Geothermal and offshore wind

There are two renewable energy technologies that have mostly gotten short shrift in California.

One is geothermal power — energy generated by tapping subterranean heat. The state already gets about 5% of its electricity from geothermal plants, but there hasn’t been a new facility built in nearly a decade, because of high upfront costs compared with solar and wind. But unlike solar and wind farms, geothermal plants can generate carbon-free electricity around the clock. Some energy providers have been giving the technology another look.

The other is offshore wind power. There are now two wind farms off the Atlantic Coast of the United States, but none out west, in part because of concerns raised by the military that offshore turbines could interfere with training exercises.

If those concerns can be resolved, offshore wind facilities could help California keep the lights on because the wind blows more consistently over the ocean than it does over land — including in the evening, and after the sun goes down.
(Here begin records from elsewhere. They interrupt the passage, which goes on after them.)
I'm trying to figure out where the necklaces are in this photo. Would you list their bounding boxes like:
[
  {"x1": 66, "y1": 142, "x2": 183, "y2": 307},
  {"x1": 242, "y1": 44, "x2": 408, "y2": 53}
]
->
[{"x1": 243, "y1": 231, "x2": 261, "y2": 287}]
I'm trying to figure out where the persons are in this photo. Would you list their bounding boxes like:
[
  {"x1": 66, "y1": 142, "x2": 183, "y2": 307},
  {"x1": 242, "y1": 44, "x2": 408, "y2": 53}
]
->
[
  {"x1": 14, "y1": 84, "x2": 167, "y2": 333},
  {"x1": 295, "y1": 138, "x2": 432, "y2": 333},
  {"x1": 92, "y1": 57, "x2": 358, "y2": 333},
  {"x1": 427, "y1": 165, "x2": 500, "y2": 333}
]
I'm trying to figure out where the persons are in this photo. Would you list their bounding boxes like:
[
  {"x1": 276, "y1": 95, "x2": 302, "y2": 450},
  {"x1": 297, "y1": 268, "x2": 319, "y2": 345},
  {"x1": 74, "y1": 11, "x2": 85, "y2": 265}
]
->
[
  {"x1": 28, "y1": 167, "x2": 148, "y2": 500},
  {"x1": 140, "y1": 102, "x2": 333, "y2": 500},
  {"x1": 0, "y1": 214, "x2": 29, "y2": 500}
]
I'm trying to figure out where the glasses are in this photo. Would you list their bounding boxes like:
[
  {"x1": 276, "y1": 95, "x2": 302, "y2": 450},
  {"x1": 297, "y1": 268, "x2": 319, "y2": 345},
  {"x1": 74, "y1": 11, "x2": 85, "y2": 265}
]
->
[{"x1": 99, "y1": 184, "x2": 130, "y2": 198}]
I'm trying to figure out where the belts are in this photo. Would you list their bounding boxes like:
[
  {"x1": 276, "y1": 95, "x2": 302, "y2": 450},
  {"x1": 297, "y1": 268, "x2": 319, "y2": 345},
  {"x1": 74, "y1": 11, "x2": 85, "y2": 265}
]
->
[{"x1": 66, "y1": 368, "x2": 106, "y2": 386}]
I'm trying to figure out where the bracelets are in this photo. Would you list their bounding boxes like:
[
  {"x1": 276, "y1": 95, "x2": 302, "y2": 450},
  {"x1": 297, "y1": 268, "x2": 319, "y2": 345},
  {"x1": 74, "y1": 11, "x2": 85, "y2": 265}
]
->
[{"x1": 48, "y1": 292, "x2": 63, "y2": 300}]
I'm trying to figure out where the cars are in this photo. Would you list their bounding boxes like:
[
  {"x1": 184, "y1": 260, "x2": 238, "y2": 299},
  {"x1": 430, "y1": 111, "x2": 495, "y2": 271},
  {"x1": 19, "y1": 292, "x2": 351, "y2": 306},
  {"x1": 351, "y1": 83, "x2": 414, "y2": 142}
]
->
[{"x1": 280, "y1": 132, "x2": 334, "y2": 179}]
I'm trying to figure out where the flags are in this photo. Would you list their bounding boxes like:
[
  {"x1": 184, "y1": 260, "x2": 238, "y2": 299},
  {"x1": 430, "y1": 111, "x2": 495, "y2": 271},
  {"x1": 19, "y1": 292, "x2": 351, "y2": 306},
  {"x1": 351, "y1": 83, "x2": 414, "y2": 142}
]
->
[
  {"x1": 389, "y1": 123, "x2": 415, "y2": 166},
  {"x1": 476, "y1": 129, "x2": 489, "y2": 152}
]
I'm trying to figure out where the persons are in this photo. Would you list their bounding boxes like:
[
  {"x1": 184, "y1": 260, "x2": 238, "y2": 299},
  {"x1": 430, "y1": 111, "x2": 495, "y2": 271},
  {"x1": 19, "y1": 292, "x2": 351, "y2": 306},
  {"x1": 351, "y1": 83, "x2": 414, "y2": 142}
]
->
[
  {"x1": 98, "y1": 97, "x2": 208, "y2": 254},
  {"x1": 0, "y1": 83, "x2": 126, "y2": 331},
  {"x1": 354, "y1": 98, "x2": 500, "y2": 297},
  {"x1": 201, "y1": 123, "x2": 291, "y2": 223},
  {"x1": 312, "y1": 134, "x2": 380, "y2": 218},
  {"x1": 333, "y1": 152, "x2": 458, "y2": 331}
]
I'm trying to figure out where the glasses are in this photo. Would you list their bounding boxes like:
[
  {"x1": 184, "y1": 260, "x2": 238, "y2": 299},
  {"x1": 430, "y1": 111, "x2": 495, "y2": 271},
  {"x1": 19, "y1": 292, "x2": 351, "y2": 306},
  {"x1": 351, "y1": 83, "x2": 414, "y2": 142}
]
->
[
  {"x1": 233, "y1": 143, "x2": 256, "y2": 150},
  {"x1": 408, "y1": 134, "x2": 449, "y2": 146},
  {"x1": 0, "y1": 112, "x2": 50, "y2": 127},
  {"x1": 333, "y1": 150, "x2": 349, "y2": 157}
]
“Resource diversity is good,” said Nancy Rader, executive director of the California Wind Energy Assn., an industry trade group. “Solar and wind together are much more reliable than a solar-heavy portfolio.”

Long-duration storage

Batteries aren’t the only way to store energy. Companies have developed technologies to store larger amounts of electricity for longer periods of time, including “pumped storage” systems that can pump water uphill when excess solar or wind energy is available, then let it flow downhill through turbines during high-demand periods. There are also “compressed air” storage systems that use surplus power to pack air into underground caverns, then release the air to turn turbines when electricity is needed.

How compressed air could be stored in salt deposit and retrieved to generate electricity

Pumped storage projects can be controversial, especially near national parks and other protected areas, because they use large amounts of land and water. And compressed air systems typically require unique geology that is only found in certain places.

But both technologies offer large amounts of storage that could help sustain the grid through sweltering evenings, said Julia Prochnik, executive director of the Long Duration Energy Storage Assn. of California, a trade group. And there are other, more nascent long-duration storage technologies with minimal environmental footprints, such as flow batteries.

“We could have definitely delayed or shortened these blackouts,” Prochnik said.

What comes next

It’s a bitter irony of the climate crisis that rising temperatures are already raising demand for air conditioning, meaning even more clean energy resources will be needed to meet electricity demand. An analysis released last week by the nonprofit research group Climate Central projected that air conditioning use by U.S. homes will increase by 59% over the next 30 years.

And it’s not just California dealing with this challenge. Across the country, policymakers and activists working on climate change are focused on achieving net-zero greenhouse gas emissions by the middle of the century, which scientists say is needed to avoid the worst effects of global warming. Joe Biden says if he’s elected president, he would support a national goal of 100% climate-friendly electricity by 2035.

Whether Biden’s ambition is achievable may depend in great part on whether California, long a leader in the clean energy arena, takes the lead. But Gov. Gavin Newsom has been mostly focused on the immediate fallout from the COVID-19 pandemic in recent months, and critics say he’s allowed the state’s response to the climate crisis to take a backseat.

“We are continuing to focus on energy conservation during peak hours through this unprecedented heat wave, while at the same time looking into the causes that led to unacceptable rolling blackouts,” Vicky Waters, a spokeswoman for the governor, said in an email. “The administration is already working on longer-term solutions to make California’s energy system more resilient and reliable as the state shifts away from fossil fuel reliance to become carbon neutral in the next 25 years.”